*The request*: Count the lines below that contain the string "window", with case counting, and give only the number.

*Given entries*:
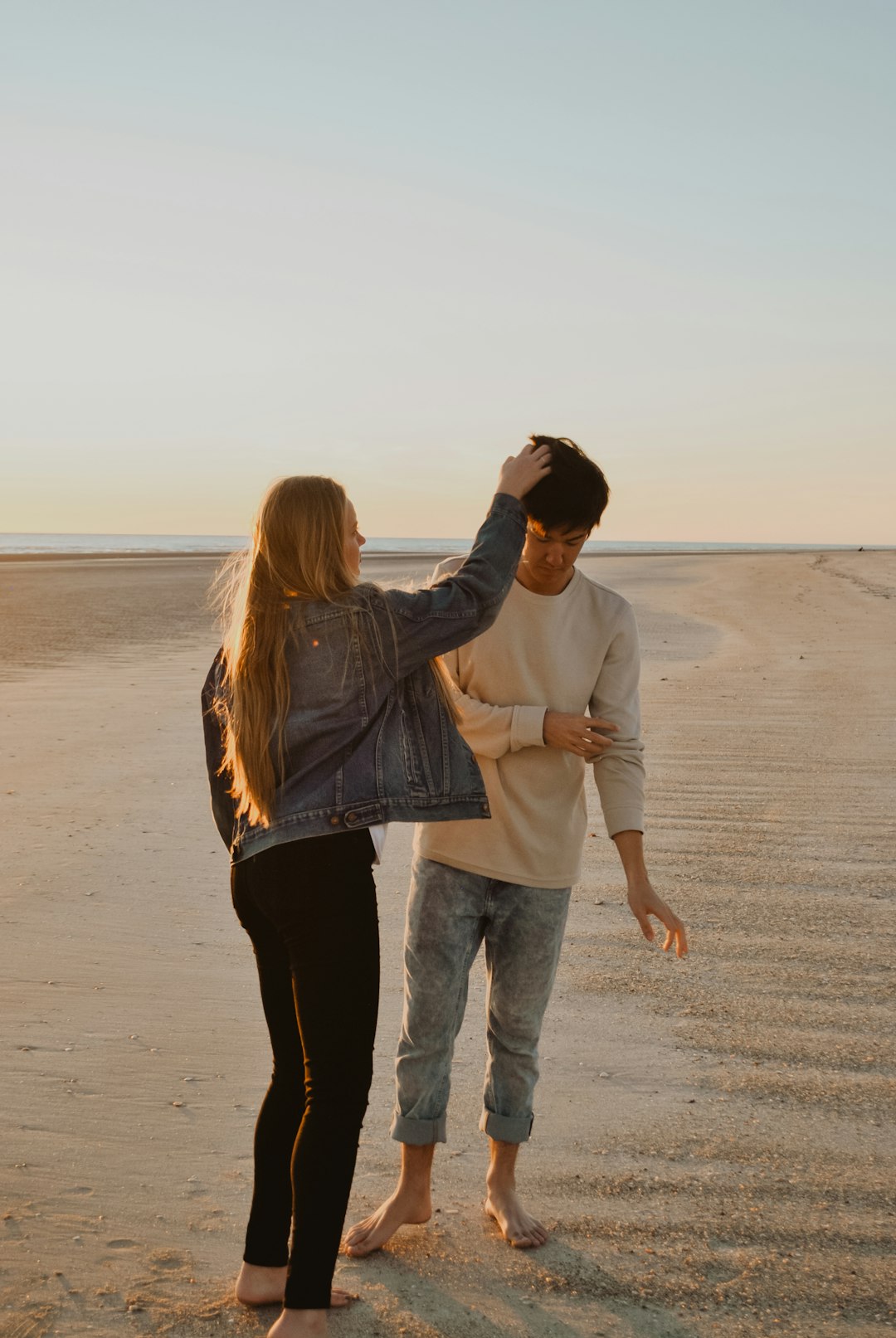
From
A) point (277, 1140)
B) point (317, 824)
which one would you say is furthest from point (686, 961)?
--
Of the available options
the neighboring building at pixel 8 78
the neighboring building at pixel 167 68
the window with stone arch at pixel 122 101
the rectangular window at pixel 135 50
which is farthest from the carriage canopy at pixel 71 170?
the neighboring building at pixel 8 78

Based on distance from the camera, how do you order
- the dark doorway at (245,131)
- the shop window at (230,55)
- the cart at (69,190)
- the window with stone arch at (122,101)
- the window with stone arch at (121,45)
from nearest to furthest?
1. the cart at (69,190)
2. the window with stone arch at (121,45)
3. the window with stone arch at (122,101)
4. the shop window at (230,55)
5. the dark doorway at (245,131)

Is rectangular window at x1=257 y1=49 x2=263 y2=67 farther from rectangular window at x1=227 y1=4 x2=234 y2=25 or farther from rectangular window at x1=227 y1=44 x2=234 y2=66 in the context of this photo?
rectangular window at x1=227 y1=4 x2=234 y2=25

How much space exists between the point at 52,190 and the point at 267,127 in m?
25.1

*Exercise response*: 10